On the way home, it was Daddy’s turn to ask a question. “How did you like the game? “ He already knew the answer.

“I loved it!” I was breathless. “Can I go again.”

“Sure,” he replied. “That last touchdown was a humdinger!”

“Yes. And we won!” I said, speaking the finest words in sports fan lingo.

“What if they hadn’t made that last fourth down?” he asked.                              

 “Don’t they usually kick the ball to the other team,” I answered.

“Not always,” he said. “Sometimes, you just have to take a chance and go for it.”

Boom. Another lesson in a nutshell. You’re right, Daddy. Sometimes you take a chance and go for it.

I left the stadium with a sunburned nose, a cotton candy face, and a thorough knowledge of every bathroom in the immediate area.

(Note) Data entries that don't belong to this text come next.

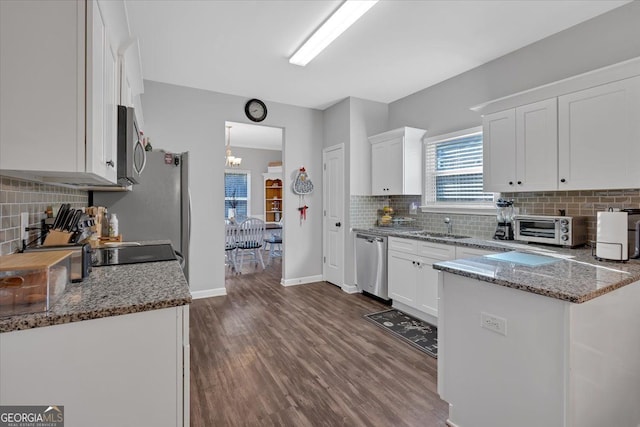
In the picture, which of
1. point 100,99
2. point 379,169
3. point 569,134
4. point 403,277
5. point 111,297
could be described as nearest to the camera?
point 111,297

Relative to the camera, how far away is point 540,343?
51.4 inches

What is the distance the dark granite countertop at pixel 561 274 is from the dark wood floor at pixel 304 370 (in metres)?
0.91

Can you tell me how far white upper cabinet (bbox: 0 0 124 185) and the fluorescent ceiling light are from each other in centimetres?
169

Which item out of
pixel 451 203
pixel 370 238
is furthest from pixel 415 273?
pixel 451 203

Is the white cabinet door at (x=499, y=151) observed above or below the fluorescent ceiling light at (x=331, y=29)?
below

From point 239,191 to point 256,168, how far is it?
A: 0.78 meters

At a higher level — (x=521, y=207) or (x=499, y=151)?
(x=499, y=151)

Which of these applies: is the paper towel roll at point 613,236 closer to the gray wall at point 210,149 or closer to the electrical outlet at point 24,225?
the electrical outlet at point 24,225

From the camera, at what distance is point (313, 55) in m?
2.98

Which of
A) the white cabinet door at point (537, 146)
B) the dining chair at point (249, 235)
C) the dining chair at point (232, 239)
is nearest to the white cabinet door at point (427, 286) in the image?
the white cabinet door at point (537, 146)

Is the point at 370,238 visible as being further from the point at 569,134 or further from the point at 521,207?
the point at 569,134

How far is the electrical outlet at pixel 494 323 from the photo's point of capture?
143 centimetres

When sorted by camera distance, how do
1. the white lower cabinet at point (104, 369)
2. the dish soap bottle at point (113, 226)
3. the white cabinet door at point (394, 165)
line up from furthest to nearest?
1. the white cabinet door at point (394, 165)
2. the dish soap bottle at point (113, 226)
3. the white lower cabinet at point (104, 369)

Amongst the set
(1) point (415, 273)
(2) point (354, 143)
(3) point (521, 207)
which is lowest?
(1) point (415, 273)
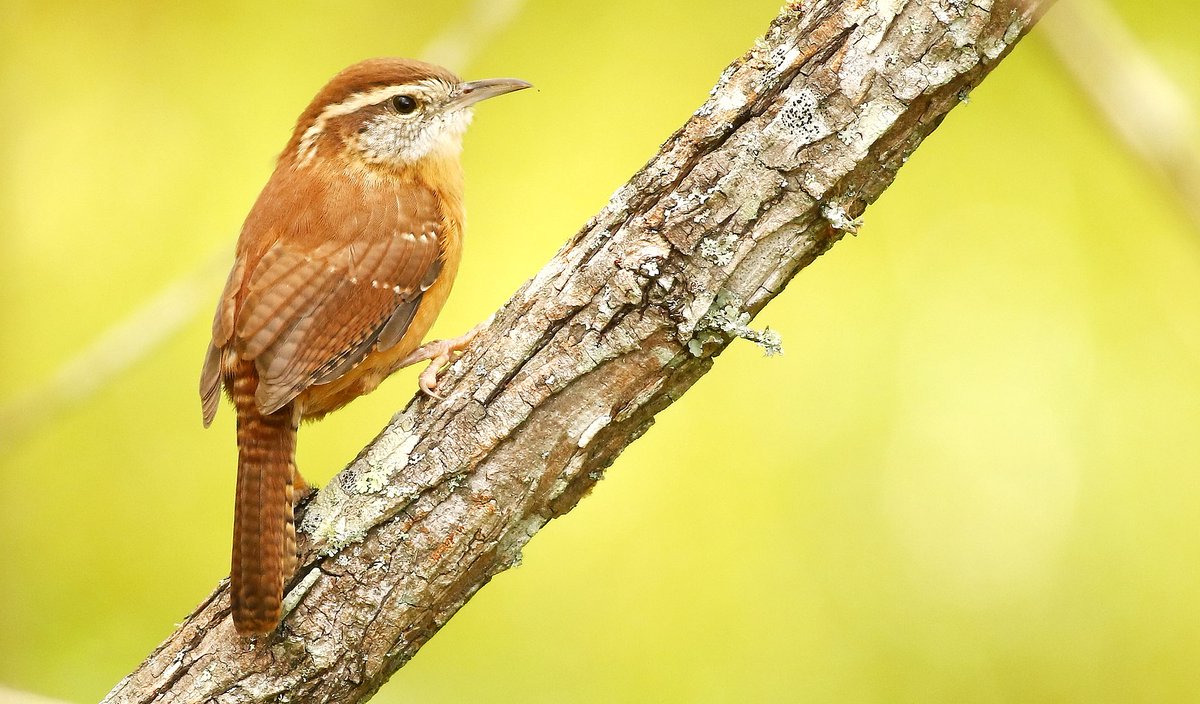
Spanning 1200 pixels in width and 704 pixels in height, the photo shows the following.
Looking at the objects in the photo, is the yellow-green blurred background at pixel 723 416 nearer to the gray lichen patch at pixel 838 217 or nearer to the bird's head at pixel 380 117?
the bird's head at pixel 380 117

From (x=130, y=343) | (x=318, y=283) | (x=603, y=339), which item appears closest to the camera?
(x=603, y=339)

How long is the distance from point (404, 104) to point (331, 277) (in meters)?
0.80

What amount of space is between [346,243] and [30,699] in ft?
4.71

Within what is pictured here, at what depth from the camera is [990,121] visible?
5.55m

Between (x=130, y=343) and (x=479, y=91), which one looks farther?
(x=479, y=91)

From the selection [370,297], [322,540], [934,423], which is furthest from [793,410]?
[322,540]

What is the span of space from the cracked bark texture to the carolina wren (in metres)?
0.14

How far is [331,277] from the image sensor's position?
10.5ft

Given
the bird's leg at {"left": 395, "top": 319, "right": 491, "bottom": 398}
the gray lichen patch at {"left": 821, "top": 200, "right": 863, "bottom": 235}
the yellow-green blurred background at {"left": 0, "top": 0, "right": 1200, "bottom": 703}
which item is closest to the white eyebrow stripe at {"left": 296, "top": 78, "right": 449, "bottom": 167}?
the bird's leg at {"left": 395, "top": 319, "right": 491, "bottom": 398}

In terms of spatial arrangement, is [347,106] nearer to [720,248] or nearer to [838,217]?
[720,248]

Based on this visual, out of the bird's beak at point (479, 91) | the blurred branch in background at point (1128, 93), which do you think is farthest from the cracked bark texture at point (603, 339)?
the bird's beak at point (479, 91)

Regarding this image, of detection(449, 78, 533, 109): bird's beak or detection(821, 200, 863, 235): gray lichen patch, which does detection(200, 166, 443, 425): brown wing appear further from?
detection(821, 200, 863, 235): gray lichen patch

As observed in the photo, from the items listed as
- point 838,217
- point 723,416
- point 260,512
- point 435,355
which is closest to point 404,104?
point 435,355

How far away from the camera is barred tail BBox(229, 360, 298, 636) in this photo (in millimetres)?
2557
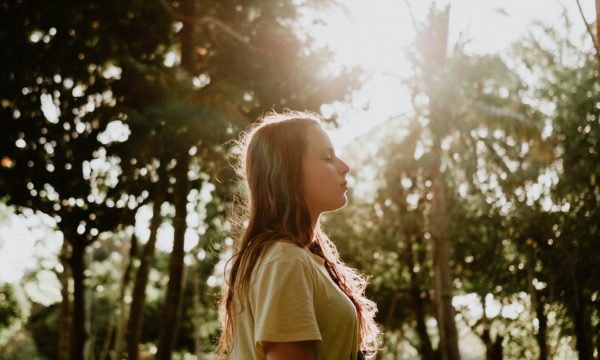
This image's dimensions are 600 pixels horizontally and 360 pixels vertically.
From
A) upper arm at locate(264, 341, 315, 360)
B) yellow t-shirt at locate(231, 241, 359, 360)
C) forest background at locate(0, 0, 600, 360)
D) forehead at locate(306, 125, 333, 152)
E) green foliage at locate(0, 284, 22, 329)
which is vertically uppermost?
forest background at locate(0, 0, 600, 360)

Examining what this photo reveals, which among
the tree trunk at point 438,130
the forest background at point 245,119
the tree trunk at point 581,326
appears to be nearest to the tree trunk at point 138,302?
the forest background at point 245,119

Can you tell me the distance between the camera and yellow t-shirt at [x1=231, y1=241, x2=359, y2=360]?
155cm

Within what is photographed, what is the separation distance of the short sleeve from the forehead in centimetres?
51

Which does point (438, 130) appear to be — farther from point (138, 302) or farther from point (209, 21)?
point (138, 302)

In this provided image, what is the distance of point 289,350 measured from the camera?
1.55 metres

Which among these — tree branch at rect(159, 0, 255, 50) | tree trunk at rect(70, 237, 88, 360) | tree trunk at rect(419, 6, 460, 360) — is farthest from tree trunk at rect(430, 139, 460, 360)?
tree trunk at rect(70, 237, 88, 360)

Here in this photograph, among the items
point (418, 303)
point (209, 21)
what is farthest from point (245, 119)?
point (418, 303)

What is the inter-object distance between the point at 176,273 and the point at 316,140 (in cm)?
1024

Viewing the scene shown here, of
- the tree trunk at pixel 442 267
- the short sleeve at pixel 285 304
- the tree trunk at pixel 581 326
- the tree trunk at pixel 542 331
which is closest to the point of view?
the short sleeve at pixel 285 304

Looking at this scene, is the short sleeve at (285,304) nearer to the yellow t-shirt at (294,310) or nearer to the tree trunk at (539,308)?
the yellow t-shirt at (294,310)

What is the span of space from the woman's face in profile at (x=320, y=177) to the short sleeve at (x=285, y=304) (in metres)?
0.38

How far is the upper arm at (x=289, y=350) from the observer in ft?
5.08

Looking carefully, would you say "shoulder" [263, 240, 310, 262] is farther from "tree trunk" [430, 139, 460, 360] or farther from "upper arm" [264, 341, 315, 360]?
"tree trunk" [430, 139, 460, 360]

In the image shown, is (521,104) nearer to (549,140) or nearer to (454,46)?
(549,140)
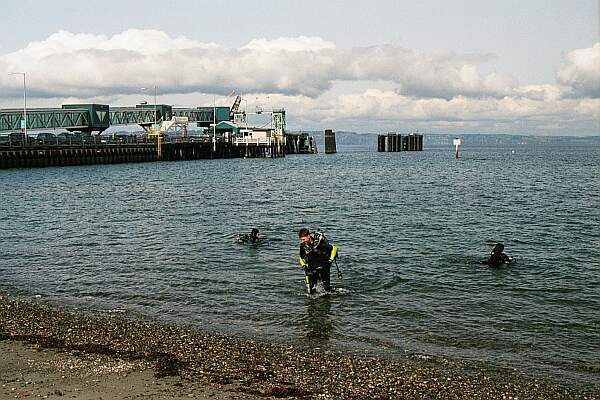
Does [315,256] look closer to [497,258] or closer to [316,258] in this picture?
[316,258]

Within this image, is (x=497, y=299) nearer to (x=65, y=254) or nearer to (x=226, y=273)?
(x=226, y=273)

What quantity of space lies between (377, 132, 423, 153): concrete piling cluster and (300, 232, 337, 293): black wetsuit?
166 metres

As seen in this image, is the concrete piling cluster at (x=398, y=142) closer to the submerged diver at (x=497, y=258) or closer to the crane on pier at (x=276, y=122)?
the crane on pier at (x=276, y=122)

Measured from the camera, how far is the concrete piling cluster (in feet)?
603

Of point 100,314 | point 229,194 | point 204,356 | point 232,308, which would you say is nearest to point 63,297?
point 100,314

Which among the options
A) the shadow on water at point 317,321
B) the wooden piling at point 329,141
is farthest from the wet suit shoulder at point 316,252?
the wooden piling at point 329,141

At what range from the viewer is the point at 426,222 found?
33781mm

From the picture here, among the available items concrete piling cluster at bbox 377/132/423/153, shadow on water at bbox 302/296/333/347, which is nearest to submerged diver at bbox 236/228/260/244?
shadow on water at bbox 302/296/333/347

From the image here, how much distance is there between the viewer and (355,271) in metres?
21.3

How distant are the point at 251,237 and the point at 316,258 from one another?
10.3 metres

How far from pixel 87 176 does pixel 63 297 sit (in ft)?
193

I fell asleep that night with bass drums still booming in my brain, as well as the jubilant roar of the crowd as a single player ripped down the field and the stadium erupted. It was one of the last wonderful daddy/daughter days we spent together before growing up barged in and I became too sophisticated to go anywhere with my father. But he introduced me to a lifelong interest in sports as well as  the infinite pleasure of seeing the real thing up close, listening to crowd cheer and the infinite joy of watching one of “our guys”  burst from the pack. He gave good advice too. “Sometimes you just have to take a chance and go for it.”